======== Exercise passage

Rear admiral of the United States Navy

Theodore Frelinghuysen Jewell (August 5, 1844 – July 26, 1932) was a rear admiral of the United States Navy.

==Naval career==
Jewell was appointed an acting midshipman on November 29, 1861, when he entered the United States Naval Academy. His class of 1865 graduated early on November 22, 1864. He served on the USS Colorado, at the Naval Observatory in Washington, D.C., and at the U.S. Naval Academy. During the Civil War while still at the Naval Academy, in the summer of 1863 when the nation's capital was threatened by General Robert E. Lee's forces, he was in command of a fleet of howitzers at the US Naval Yard for the defense of Washington, D.C.

Jewell was involved in peacekeeping activities from the in Seoul, Korea, Panama in 1872, and Hawaii in 1874, during the election of King Kalākaua, to negotiate the duty-free exportation of sugar to the United States. A riot occurred on election day and marines and sailors from the Tuscarora and the USS Portsmouth landed to restore order.

In 1879 he was executive officer of the frigate . From January 1893 to February 1896 he was superintendent of the Naval Gun Factory at the Washington Navy Yard.

================
======== Information provided

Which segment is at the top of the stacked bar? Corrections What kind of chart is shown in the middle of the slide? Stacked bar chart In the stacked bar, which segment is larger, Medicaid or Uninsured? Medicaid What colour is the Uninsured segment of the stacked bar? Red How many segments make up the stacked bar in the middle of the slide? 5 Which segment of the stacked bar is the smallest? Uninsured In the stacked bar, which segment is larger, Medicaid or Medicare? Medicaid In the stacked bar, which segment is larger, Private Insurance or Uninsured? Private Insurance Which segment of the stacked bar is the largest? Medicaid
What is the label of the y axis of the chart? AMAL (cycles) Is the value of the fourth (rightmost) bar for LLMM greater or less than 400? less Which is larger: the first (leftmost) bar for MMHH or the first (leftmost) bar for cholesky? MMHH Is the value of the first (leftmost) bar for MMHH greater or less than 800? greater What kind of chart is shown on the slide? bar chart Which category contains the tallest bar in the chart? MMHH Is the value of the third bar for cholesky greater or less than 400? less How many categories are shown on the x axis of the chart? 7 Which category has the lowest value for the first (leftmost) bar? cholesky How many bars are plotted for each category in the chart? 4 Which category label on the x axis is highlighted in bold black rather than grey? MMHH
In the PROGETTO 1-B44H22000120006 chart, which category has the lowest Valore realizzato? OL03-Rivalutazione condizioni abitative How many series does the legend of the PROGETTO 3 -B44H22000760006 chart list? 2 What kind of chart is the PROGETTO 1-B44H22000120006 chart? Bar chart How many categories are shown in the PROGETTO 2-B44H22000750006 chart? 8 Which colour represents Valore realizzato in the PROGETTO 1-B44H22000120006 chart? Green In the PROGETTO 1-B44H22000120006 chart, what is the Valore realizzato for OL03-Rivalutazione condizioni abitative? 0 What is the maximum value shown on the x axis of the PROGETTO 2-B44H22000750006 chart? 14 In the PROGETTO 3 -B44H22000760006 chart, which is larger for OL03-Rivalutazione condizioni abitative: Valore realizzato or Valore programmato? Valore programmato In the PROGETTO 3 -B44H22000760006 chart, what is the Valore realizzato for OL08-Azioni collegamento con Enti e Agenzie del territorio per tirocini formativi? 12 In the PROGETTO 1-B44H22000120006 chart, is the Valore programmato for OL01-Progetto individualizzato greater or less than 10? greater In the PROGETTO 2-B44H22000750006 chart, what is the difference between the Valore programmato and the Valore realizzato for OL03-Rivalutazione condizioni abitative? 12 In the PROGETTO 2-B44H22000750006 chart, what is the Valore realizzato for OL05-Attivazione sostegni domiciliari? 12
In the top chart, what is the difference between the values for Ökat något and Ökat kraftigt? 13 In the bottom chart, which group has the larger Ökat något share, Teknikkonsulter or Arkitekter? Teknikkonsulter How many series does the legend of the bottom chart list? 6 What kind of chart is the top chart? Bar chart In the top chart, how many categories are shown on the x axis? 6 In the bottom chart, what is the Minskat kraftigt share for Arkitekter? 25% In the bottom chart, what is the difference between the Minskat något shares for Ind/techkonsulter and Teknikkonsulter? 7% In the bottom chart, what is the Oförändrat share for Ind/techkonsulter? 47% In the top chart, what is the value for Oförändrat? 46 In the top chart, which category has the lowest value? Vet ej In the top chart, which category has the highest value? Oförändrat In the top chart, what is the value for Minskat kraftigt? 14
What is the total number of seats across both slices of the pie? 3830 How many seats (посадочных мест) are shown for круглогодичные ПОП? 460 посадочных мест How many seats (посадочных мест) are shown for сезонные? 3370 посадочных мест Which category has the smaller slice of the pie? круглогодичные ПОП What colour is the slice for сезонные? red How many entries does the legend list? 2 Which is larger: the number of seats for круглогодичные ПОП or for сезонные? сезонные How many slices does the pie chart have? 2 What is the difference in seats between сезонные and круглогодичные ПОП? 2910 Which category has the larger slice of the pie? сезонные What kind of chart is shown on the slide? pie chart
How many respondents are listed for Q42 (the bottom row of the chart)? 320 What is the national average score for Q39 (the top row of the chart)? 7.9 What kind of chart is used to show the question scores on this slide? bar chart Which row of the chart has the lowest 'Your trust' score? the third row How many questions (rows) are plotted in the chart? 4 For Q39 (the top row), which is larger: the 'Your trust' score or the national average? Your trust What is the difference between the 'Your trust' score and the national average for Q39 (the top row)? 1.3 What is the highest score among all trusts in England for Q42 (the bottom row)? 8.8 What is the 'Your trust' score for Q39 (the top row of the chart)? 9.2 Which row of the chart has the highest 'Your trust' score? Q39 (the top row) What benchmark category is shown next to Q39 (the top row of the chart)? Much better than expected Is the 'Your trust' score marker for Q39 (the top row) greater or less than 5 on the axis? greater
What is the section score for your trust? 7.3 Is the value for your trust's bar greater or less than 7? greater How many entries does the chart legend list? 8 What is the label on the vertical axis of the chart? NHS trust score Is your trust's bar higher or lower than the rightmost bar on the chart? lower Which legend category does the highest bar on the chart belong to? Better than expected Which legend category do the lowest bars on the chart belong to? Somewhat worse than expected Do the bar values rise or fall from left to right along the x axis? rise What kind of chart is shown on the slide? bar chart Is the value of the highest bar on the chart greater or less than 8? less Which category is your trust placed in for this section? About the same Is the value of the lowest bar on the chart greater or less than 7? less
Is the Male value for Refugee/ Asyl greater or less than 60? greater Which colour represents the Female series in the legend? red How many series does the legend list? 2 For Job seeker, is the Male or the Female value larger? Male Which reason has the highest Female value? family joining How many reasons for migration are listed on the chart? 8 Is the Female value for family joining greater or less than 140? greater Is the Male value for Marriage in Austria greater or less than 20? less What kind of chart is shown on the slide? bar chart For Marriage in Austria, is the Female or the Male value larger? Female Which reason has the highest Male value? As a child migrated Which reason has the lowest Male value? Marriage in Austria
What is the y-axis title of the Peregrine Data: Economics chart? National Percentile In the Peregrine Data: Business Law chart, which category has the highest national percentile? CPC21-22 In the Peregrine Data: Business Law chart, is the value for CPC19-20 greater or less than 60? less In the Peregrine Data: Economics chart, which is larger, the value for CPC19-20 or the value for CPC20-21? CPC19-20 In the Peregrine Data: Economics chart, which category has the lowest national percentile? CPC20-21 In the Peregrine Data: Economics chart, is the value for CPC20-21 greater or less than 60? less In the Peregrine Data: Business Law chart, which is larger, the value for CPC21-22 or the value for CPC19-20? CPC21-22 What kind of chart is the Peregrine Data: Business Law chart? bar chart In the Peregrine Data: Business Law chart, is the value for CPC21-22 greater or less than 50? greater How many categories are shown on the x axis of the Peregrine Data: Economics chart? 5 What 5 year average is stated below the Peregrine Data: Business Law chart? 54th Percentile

================

Study questions:
• A. Print the Theodore Jewell biography from "In 1879 he was" to "Washington Navy Yard.".
• B. Please supply what comes after the last sentence of the Theodore Jewell biography.
This material has no connection to the Theodore Jewell biography.

Answers for the exercise:
• A.
In 1879 he was executive officer of the frigate . From January 1893 to February 1896 he was superintendent of the Naval Gun Factory at the Washington Navy Yard.

• B.
Jewell served with Admiral Dewey at the Battle of Manila Bay and later commanded the European squadron of the American Fleet in March 1904 when he was made a rear admiral. He retired in November 1904.

==Dates of rank==
- Midshipman: July 16, 1862
- Ensign: November 1, 1866
- Lieutenant: March 12, 1868
- Lieutenant Commander: March 26, 1869
- Commander: January 26, 1885
- Captain: February 1, 1898
- Rear Admiral: March 15, 1904

==Personal life==
He was the son of Thomas and Eleanor (Spencer) Jewell, born in Washington, D.C., on August 5, 1844. On June 15, 1871, he married Elizabeth Lindsay Poor, daughter of rear admiral Charles Henry Poor. They had one son Commander Charles T. Jewell (1872–1929).

Admiral Jewell died July 26, 1932, at his residence in Washington, D.C. He was buried in Arlington National Cemetery.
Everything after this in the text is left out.